▶ **DATA SHOWN**
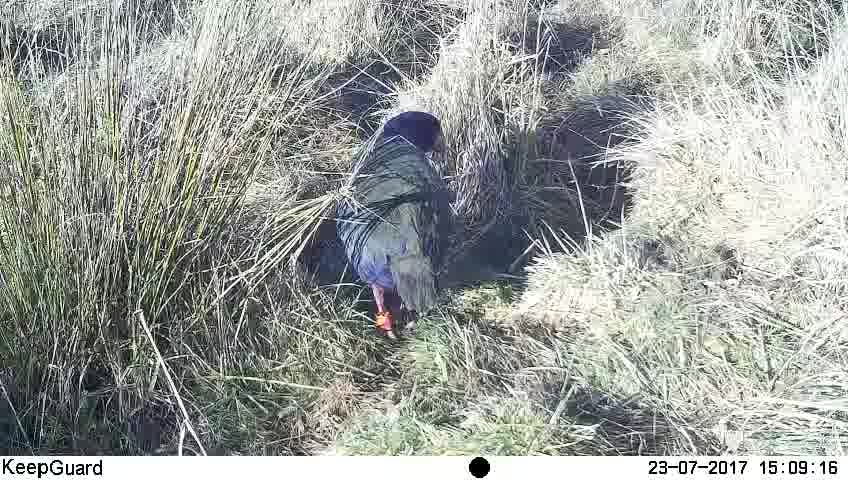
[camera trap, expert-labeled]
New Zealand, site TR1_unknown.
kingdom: Animalia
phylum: Chordata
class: Aves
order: Gruiformes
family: Rallidae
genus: Porphyrio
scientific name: Porphyrio mantelli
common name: takahe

▶ **EXERCISE DIRECTIONS**
Print exactly the lines that run from the line containing "phylum: Chordata" to the end of the data, both ends included.

▶ **ANSWER SECTION**
phylum: Chordata
class: Aves
order: Gruiformes
family: Rallidae
genus: Porphyrio
scientific name: Porphyrio mantelli
common name: takahe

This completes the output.